Correlations between RT dose and clinical outcome: radiological findings and NCF test performance, using Spearman correlation test. The results are categorized by patient subgroup based on tumour lateralisation. For each subgroup the correlations between CTV, as a surrogate for focal tumour and treatment effects, and clinical outcome are also shown. RT dose and radiological findings are analysed for cerebrum and hippocampus contralateral to the tumour, and for cerebellum. Darker and larger fields represent higher correlation coefficients (R). Blue fields indicate worse clinical outcome, whereas grey fields indicate better clinical outcome. For all results the R and p values are shown, statistically significant results in bold font. No CMB present.
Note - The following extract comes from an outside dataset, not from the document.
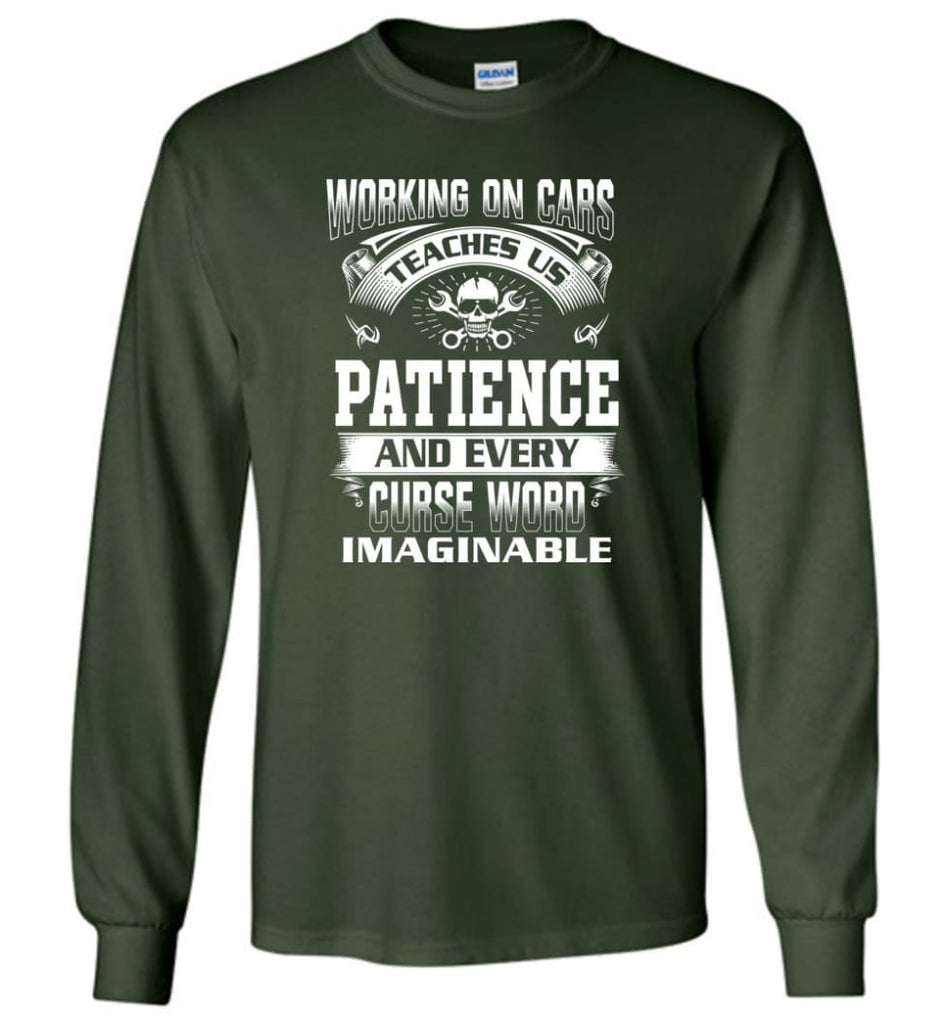 Funny Mechanic Shirts Working On Cars Teaches Us Patience - Long Sleeve T-Shirt - Forest Green / M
Left cerebrum and hippocampus – Subgroup with right-sided tumours

Higher RT dose to the left cerebrum was strongly related to poorer verbal memory performance: RAVLT-IR (r = -0.821, p = 0.023) and RAVLT-DR (r = -0.937, p = 0.002), displaying a linear relationship (Fig. 3). Even though RT dose to the left hippocampus did strongly correlate with lower hippocampus volume (r = -0.857, p = 0.014), no correlation was found with hippocampus dose and NCF test performance.

Fig. 3.

Fig. 3

Scatter plot and linear trend line of verbal memory test performance in association with mean RT dose to the left cerebrum. The immediate recall corresponds with the triangles and left y-axis scale, the delayed recall with the dots and right y-axis scale.
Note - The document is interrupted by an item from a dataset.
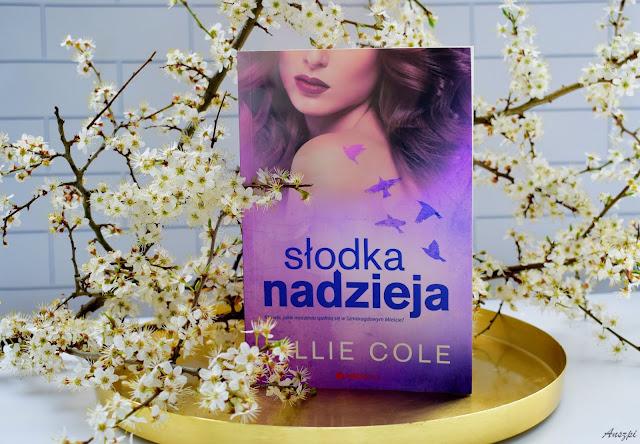 """Recenzja książki """"Słodka nadzieja"""", Tillie Cole"""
CTV did not have a significant relationship with RT dose to the left-sided brain structures, and no correlations with NCF test performance were found. However, larger CTV strongly correlated with lower volume of the left cerebrum (r = -0.893, p = 0.007).

Right cerebrum and hippocampus – Patients with left-sided tumours

Higher RT dose to the right cerebrum related to worse performance on tests for processing speed, attention and visuospatial abilities: SDMT (r = -0.733, p = 0.016), TMTA (r = 0.903, p < 0.001), and CFT (r = -0.754, p = 0.012). Additionally, higher RT dose to the right cerebrum was associated with an increased number of CMB (r = 0.782, p = 0.008). The correlation between RT dose to the hippocampus and hippocampus volume, as seen for the left side, did not reach significance on the right side, and there was no significant correlation with NCF test performance.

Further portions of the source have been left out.